2020-05-31
Między skutecznością a frajerstwem
W pierwszej kolejce Ekstraklasy po wznowieniu rozgrywek odbył się mecz zwany Derbami Polski. Towarzyszyły mu niestety pseudofilozoficzne dywagacje.
Lech przegrał w Poznaniu z Legią Warszawa 0:1. Ponieważ zmagania obu drużyn odbywały się przy pustych trybunach, stanowiły najwyżej substytut tego, do czego zdążyliśmy się przyzwyczaić od lat. Bo obie od lat typowane są na kandydatów do walki o mistrzostwo Polski, a ich dwa mecze w każdym sezonie stanowią jedną z jego atrakcji.
Po sobotnim wiadomo już, że Lech w tym roku mistrzem nie zostanie. No, chyba, że zdarzyłby się cud. Lepiej jednak zamiast w cuda wierzyć we własne umiejętności.
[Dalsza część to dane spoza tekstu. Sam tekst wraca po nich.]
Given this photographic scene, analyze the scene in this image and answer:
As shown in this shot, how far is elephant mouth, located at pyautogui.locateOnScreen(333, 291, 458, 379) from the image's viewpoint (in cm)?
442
I wiara w niej jeszcze przed pierwszym gwizdkiem dawała nadzieję na zniwelowanie ogromnej straty do liderującej Legii.
Niby aż dziewięć punktów, ale wystarczyło z nią wygrać i robiło się sześć. Przy założeniu, że Lech wygrałby także następny mecz już po podziale ligi na grupę mistrzowską i spadkową, zostałyby tylko trzy punkty straty. Choć nikt w Poznaniu zbyt głośno i otwarcie nie chwalił się takimi wyliczeniami, wiadomo było, że ich nie wyklucza.
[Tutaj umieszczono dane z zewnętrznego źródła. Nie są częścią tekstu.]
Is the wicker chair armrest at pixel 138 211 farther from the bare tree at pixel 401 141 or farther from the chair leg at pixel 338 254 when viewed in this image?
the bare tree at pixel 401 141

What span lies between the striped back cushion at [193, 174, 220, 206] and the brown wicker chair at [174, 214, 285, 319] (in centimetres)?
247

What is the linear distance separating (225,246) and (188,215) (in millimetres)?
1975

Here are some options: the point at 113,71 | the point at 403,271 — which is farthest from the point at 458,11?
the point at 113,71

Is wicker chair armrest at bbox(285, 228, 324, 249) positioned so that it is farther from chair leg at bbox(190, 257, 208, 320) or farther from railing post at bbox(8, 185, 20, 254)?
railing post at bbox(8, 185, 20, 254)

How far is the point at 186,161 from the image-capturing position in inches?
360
Niestety optymistyczne kalkulacje brutalnie zweryfikowało życie. A raczej sami piłkarze Lecha, choć nie wszyscy potrafili się z tym faktem pogodzić. Gospodarze przegrali, bo podarowali gościom jedyną w meczu bramkę. Chodzi o nieporozumienie pomiędzy serbskim obrońcą Djordje Crnomarkovicem i holenderskim bramkarzem Mickey’em van der Hartem. Ten drugi interweniował w teoretycznie niezbyt groźnej sytuacji tak niefortunnie, że Czech Tomas Pekhart musiał tylko nadstawić klatkę piersiową stojąc tuż przed bramką, by piłka się od niej odbiła i wpadła do siatki. Nadstawił, dając Legii zwycięstwo.
Czyli główne role w najistotniejszej akcji meczu odegrało międzynarodowe towarzystwo. I teraz wieczni myśliciele o wyższości naszych talentów nad zagranicznym szrotem mają zagwozdkę. Bo po kluczowej akcji widać, że jedni zagraniczni potrafią i byli tam gdzie trzeba, a drudzy wręcz przeciwnie, więc trochę trudno wrzucić ich do jednego wora.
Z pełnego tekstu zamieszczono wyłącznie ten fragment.